- [Short problem A]:
Answer these questions about the on-boarding case, one answer per line, marked the same way:
(i) What role does Valerie take on at the firm?
(ii) How long was Valerie in the firm before she left?
(iii) Who cut Valerie out of the tactics?
##### Source excerpt #####
Why On-Boarding Fails

The case

Valerie is the new VP of Product Management. Her references are impeccable. To ensure her success in the new role, Valerie was assigned an on-boarding consultant who worked with Valerie on her entrance strategy and supporting tactics.

After one year in the firm, Valerie left the company in the first dramatic failure of her career. The Head of R&D had cut her out of all strategic decisions and the Office of Project Management cut her out of the tactics.

Valerie was caught in a power struggle at the top and was knocked off in cross fire.

What’s the moral of this story?

We all remember Aesop’s Fables, don’t we? All stories need a moral!

On-boarding activity is often aimed and tailored for the individual. This is a strategic error. On-boarding especially at senior levels is not only a skill or get-used-to-the-culture issue. A critical success factor of senior on-boarding is often a system change, which pre and post on-boarding process need to address.
##### Dataset content #####
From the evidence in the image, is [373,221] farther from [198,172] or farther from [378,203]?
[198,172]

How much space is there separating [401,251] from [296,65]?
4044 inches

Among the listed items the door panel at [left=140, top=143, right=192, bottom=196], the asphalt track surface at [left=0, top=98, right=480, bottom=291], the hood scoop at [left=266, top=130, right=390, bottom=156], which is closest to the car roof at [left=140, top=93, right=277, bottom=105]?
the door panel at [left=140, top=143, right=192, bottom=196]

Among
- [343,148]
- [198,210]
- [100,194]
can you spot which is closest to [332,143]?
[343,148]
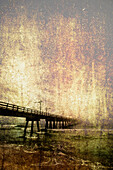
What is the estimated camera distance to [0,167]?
6625 millimetres

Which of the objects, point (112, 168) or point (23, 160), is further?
point (23, 160)

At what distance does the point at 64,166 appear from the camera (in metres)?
7.04

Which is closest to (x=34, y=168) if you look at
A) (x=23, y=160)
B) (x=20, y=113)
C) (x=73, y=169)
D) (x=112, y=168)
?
(x=23, y=160)

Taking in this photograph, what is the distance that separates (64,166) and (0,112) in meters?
10.6

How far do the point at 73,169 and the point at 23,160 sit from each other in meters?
3.33

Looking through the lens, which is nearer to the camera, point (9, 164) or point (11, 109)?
point (9, 164)

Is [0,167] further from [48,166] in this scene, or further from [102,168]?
[102,168]

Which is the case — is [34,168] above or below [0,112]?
below

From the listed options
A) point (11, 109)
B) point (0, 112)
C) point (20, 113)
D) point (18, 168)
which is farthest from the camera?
point (20, 113)

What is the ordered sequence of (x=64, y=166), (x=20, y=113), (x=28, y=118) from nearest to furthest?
(x=64, y=166) < (x=20, y=113) < (x=28, y=118)

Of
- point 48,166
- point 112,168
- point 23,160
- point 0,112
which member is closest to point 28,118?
point 0,112

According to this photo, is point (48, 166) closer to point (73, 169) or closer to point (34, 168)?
point (34, 168)

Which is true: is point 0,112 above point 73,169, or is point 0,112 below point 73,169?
above

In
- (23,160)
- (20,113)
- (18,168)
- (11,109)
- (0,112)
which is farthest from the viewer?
(20,113)
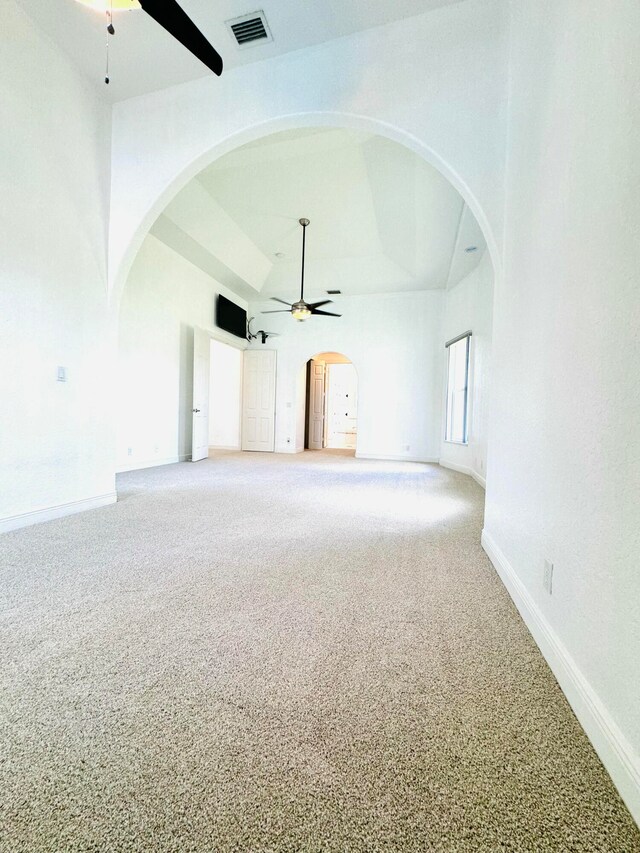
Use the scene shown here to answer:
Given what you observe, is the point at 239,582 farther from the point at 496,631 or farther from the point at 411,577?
the point at 496,631

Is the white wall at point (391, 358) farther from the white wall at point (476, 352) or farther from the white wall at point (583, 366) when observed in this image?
the white wall at point (583, 366)

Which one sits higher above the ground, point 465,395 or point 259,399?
point 465,395

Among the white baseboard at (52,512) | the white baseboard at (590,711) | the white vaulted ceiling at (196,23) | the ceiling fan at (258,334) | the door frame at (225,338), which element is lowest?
the white baseboard at (52,512)

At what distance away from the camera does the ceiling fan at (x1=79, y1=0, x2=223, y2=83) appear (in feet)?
5.46

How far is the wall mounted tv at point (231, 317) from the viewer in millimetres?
7395

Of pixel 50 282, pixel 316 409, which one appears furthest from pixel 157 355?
pixel 316 409

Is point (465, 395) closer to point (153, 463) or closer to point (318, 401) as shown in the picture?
point (318, 401)

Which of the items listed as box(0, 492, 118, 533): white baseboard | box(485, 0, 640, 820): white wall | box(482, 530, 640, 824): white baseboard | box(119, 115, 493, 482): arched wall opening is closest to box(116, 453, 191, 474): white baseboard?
box(0, 492, 118, 533): white baseboard

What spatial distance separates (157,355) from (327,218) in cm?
349

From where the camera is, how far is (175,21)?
1.75 m

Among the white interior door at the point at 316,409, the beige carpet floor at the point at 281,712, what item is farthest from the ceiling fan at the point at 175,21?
the white interior door at the point at 316,409

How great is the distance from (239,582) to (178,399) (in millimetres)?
5025

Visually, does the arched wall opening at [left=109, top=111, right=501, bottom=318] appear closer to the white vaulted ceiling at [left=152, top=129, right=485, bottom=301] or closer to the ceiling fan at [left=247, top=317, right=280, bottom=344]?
the white vaulted ceiling at [left=152, top=129, right=485, bottom=301]

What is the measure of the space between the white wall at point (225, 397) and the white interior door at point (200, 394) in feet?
6.32
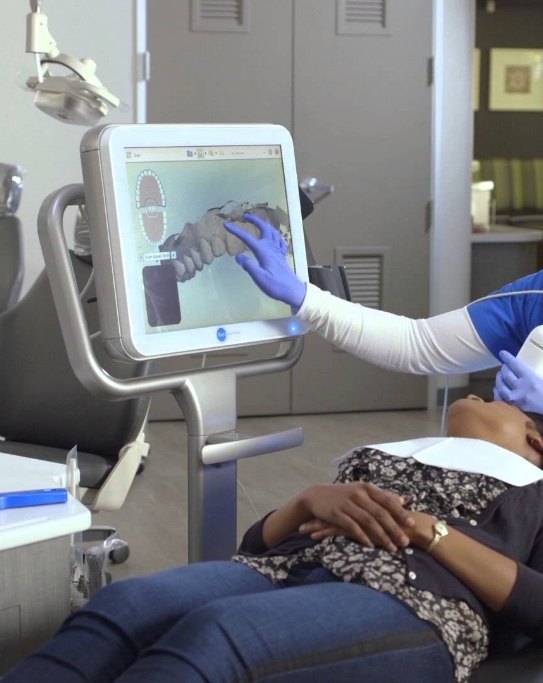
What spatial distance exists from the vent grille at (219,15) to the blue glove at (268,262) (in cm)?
325

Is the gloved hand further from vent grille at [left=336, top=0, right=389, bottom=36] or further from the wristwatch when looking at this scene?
vent grille at [left=336, top=0, right=389, bottom=36]

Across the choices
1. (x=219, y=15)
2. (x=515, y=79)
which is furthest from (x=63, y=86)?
(x=515, y=79)

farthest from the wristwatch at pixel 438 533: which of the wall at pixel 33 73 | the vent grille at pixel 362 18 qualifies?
the vent grille at pixel 362 18

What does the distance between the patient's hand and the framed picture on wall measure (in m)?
6.25

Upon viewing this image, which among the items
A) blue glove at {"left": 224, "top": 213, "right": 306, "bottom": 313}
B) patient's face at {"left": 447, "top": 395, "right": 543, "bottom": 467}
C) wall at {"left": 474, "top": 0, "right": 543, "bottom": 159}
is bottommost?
patient's face at {"left": 447, "top": 395, "right": 543, "bottom": 467}

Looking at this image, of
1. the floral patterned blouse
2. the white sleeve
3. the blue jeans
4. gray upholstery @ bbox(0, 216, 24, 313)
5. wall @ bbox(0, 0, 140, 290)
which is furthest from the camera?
wall @ bbox(0, 0, 140, 290)

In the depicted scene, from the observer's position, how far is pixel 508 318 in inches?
83.0

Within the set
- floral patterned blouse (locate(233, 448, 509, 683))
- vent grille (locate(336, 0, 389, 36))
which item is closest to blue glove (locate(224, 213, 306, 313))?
floral patterned blouse (locate(233, 448, 509, 683))

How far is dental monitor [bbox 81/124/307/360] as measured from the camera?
160 centimetres

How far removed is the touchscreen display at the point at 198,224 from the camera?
164 cm

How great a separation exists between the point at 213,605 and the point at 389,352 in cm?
79

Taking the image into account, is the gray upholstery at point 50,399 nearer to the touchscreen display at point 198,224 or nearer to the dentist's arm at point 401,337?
the dentist's arm at point 401,337

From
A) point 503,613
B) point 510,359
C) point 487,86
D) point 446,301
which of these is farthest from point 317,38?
point 503,613

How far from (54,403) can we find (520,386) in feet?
4.65
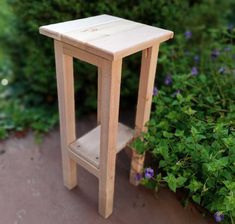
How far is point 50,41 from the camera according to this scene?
5.67 feet

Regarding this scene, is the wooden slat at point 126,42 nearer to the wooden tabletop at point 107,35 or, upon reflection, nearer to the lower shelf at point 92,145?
the wooden tabletop at point 107,35

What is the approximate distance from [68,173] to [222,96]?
97 cm

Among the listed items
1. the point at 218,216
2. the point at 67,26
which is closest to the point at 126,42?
the point at 67,26

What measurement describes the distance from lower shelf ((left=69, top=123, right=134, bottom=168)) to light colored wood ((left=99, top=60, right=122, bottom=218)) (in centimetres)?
8

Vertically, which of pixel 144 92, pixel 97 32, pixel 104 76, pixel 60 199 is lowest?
pixel 60 199

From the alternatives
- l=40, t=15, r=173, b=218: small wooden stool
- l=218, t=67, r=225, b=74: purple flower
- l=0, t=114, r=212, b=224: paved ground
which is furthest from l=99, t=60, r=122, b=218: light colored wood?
l=218, t=67, r=225, b=74: purple flower

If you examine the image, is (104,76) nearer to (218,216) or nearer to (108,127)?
(108,127)

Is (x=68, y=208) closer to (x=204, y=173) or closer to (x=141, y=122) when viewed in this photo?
(x=141, y=122)

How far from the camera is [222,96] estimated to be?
158 cm

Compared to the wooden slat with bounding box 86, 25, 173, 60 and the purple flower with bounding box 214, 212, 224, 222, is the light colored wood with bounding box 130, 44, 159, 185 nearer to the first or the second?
the wooden slat with bounding box 86, 25, 173, 60

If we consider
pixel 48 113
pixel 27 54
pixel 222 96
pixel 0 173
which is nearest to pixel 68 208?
pixel 0 173

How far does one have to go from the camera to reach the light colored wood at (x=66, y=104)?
113 centimetres

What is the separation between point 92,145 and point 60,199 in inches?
14.6

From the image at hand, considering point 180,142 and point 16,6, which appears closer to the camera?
point 180,142
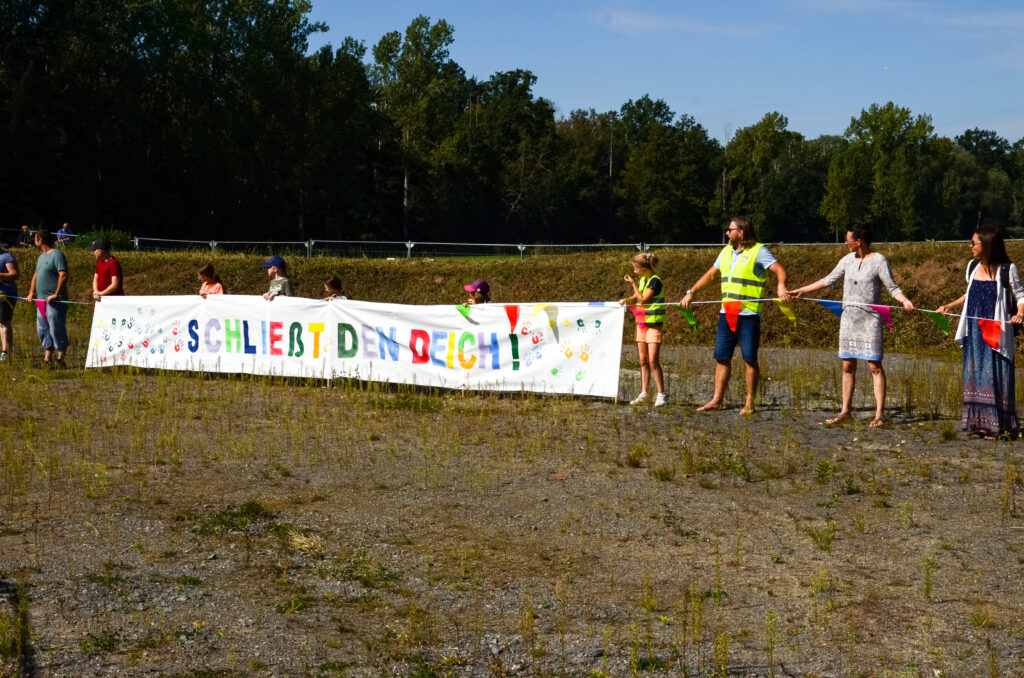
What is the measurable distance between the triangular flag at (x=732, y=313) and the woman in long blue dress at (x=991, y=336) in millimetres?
2183

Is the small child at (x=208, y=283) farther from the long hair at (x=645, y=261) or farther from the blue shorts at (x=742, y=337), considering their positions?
the blue shorts at (x=742, y=337)

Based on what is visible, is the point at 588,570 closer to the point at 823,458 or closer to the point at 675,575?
the point at 675,575

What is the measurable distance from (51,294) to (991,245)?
1224cm

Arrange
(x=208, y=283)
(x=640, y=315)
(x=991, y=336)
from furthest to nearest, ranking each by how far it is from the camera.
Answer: (x=208, y=283)
(x=640, y=315)
(x=991, y=336)

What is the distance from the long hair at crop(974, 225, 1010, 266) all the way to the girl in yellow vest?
348 centimetres

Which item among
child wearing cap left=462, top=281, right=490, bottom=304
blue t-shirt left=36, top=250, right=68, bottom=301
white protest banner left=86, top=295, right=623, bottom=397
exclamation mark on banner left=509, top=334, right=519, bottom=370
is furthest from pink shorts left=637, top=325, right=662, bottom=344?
blue t-shirt left=36, top=250, right=68, bottom=301

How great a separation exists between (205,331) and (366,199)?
59.7 meters

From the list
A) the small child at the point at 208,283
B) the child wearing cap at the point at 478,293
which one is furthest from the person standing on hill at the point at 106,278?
the child wearing cap at the point at 478,293

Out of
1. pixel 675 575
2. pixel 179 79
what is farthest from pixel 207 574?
pixel 179 79

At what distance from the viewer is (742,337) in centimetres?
1268

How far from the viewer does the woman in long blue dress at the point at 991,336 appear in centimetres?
1116

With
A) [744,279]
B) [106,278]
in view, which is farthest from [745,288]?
[106,278]

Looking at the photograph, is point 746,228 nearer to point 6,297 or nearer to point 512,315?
point 512,315

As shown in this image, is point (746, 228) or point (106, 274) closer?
point (746, 228)
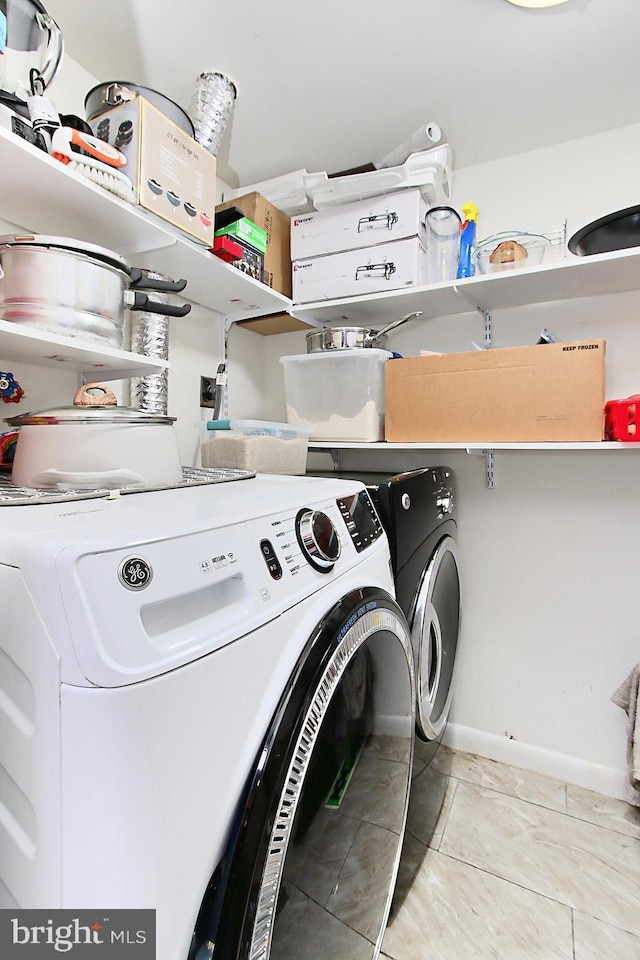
#####
- [Short problem B]: In the records, swap "space" for "distance" in the lines starting at the one containing "How much space" and ending at the one containing "4044 inches". Return only those lines, with nothing else altered.

- [Full answer A]:
(i) VP of Product Management
(ii) One year
(iii) The Office of Project Management

- [Full answer B]:
How much distance is there separating [401,251] from [296,65]?
4044 inches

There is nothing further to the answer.